Work order A:
From Christine Todd Whitman's confirmation statement, list the things that it says New Jersey's partnerships are built on.
Work order B:
Reproduce the portion of Christine Todd Whitman's confirmation statement starting at "Over the past several" and ending at "hooked ever since.", word for word.
Work order C:
Write the next part of Christine Todd Whitman's confirmation statement, picking up right after its last sentence and keeping her voice.

Supplied passage:
-------

Statement of Governor Christine Todd Whitman,
Nominee to be Administrator of the Environmental Protection Agency,
before the United States Senate
Committee on Environment and Public Works
Washington, DC
January 17, 2001

Thank you, Mr. Chairman.

It is an honor to come before this committee today as President-elect Bush's nominee to be Administrator of the Environmental Protection Agency. I am grateful for the opportunity the President-elect has given me.

Over the past several weeks, I have enjoyed sitting down with you, the members of the committee, to talk about what we can do together to preserve and protect our nation's environment.

I am especially looking forward to accepting your kind invitations to come to your states - and perhaps even visit some trout streams. It was on the banks of a little stream that ran through our farm that my father first introduced me to the beauty of nature, and I have been hooked ever since.

Mr. Chairman, we stand today at a place of enormous opportunity. Over the past three decades, our nation has won so many important victories in our common mission to preserve and protect America's environment.

We have seen a significant transformation in the way we view our air, water, and land. Today, there is universal agreement that our natural resources are valuable, not just for the economic prosperity they help create, but for what they add to our quality of life. No longer do we debate about "whether" we need to act to protect our environment. Instead, we discuss "how" we can keep America green while keeping our economy growing.

Due to the progress we have made, both in our actions and our attitudes, America is on the cusp of another major transformation. We are ready to enter a new era of environmental policy - an era that requires a new philosophy of public stewardship and personal responsibility.

To discover what this new era will look like, one need only look to the states. There's one state with which I'm particularly familiar, so let me tell you a bit about what we've done in New Jersey over the past seven years.

In my home state, we are moving beyond the "command and control" model of mandates, regulations, and litigation. We are, instead, working to forge strong partnerships among citizens, government, and business that are built on trust, cooperation, and shared mutual goals.

Those partnerships are producing results - clear, measurable results. I would like to share some of them with you.

-------

Data under study:
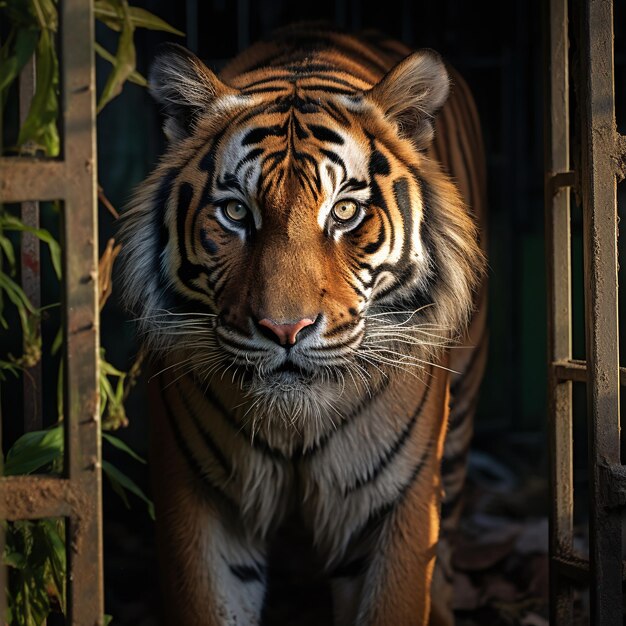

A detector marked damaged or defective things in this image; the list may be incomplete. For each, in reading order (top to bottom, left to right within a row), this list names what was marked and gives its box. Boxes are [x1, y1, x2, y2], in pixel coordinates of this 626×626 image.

rusty metal frame [0, 1, 102, 624]
rusty metal frame [544, 0, 620, 620]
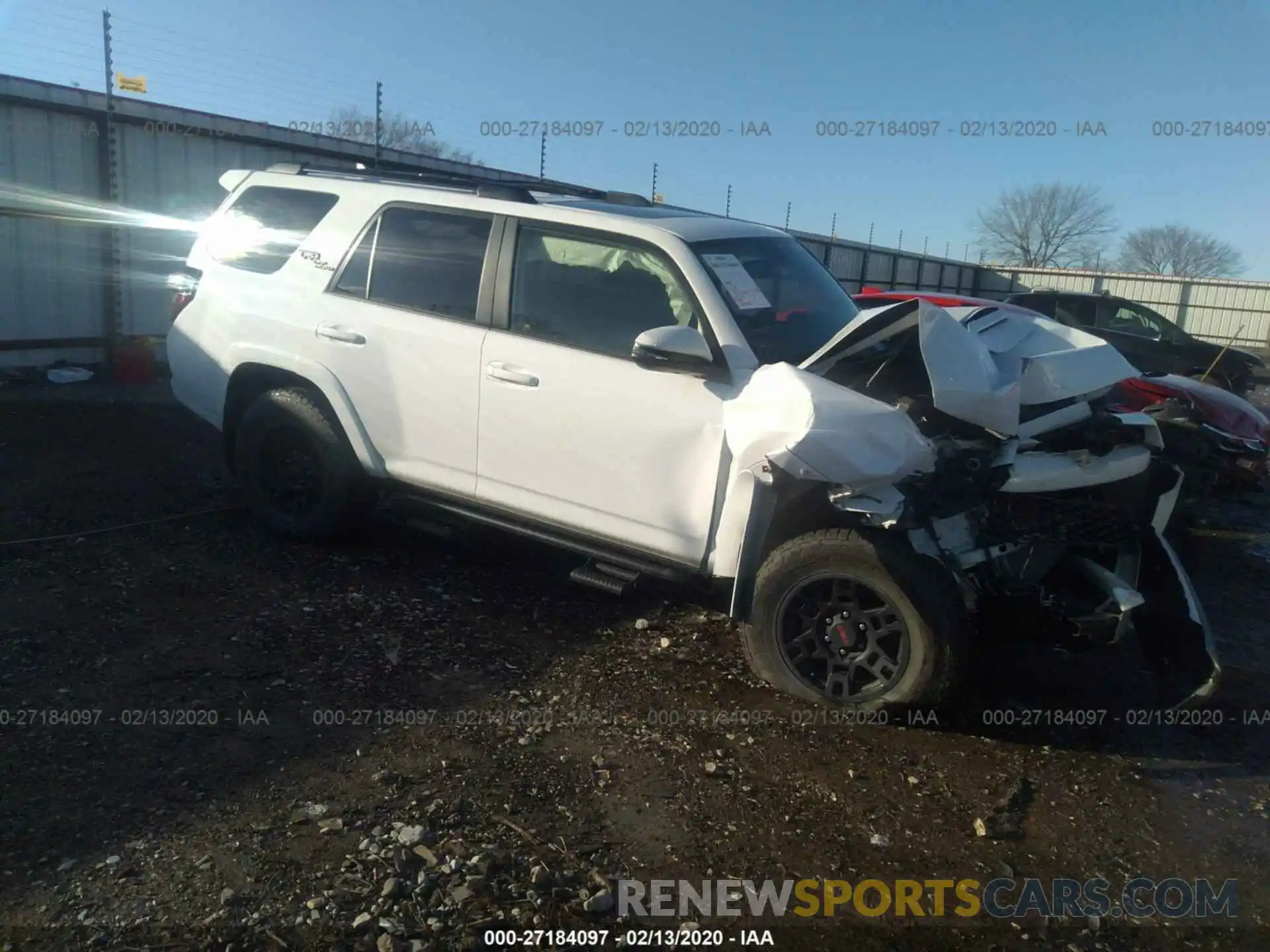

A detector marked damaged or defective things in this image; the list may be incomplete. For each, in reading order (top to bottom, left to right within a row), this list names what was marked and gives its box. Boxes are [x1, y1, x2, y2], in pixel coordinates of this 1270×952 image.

crumpled hood [721, 360, 939, 487]
crumpled hood [797, 299, 1138, 439]
headlight area damage [726, 301, 1219, 711]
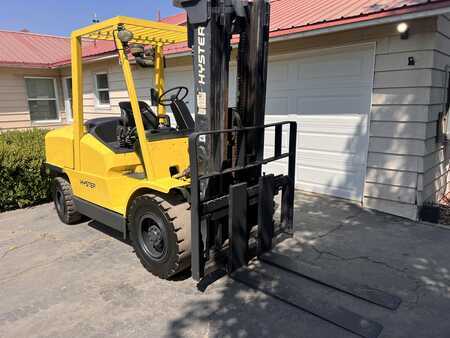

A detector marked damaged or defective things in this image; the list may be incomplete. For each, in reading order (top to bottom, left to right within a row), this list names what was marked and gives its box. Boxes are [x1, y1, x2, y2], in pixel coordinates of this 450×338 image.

cracked concrete [0, 191, 450, 336]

-------

Answer box A:
- trust
- cooperation
- shared mutual goals

Answer box B:
Over the past several weeks, I have enjoyed sitting down with you, the members of the committee, to talk about what we can do together to preserve and protect our nation's environment.

I am especially looking forward to accepting your kind invitations to come to your states - and perhaps even visit some trout streams. It was on the banks of a little stream that ran through our farm that my father first introduced me to the beauty of nature, and I have been hooked ever since.

Answer box C:
Our air is cleaner. For example, the number of days New Jersey violated the federal one-hour air quality standard for ground level ozone has dropped from 45 in 1988 to just 4 last year. We're doing a better job monitoring our air quality, and we're on target to reduce greenhouse gas emissions below 1990 levels through incentives to encourage voluntary reductions, promote energy efficiency and renewable technologies, and reduce landfill gas emissions.

Our water is clearer. The Delaware River is thriving again, with the shad population up by more than 300 percent since the 1970s. New Jersey leads the nation in opening shellfish beds for harvesting. Annual ocean beach closings have dropped from more than 800 in 1988 to just 11 this past year.

Our land is cleaner. We have transformed our brownfields program into a redevelopment tool, providing $15 million to help towns clean-up sites and market them for re-use. Mine is the only state in America with a reimbursement program for private parties that voluntarily clean-up sites. In addition, in 1998, the voters of New Jersey overwhelmingly approved my plan to preserve one million acres of open space and farmland by 2010 - and we are already 20 percent of the way there.

Only by measuring the quality of the environment - the purity of the water, the cleanliness of the air, the protection afforded the land - can we measure the success of our efforts. By those measures, New Jersey is succeeding: our water and air are cleaner, and our land better protected than it was seven years ago.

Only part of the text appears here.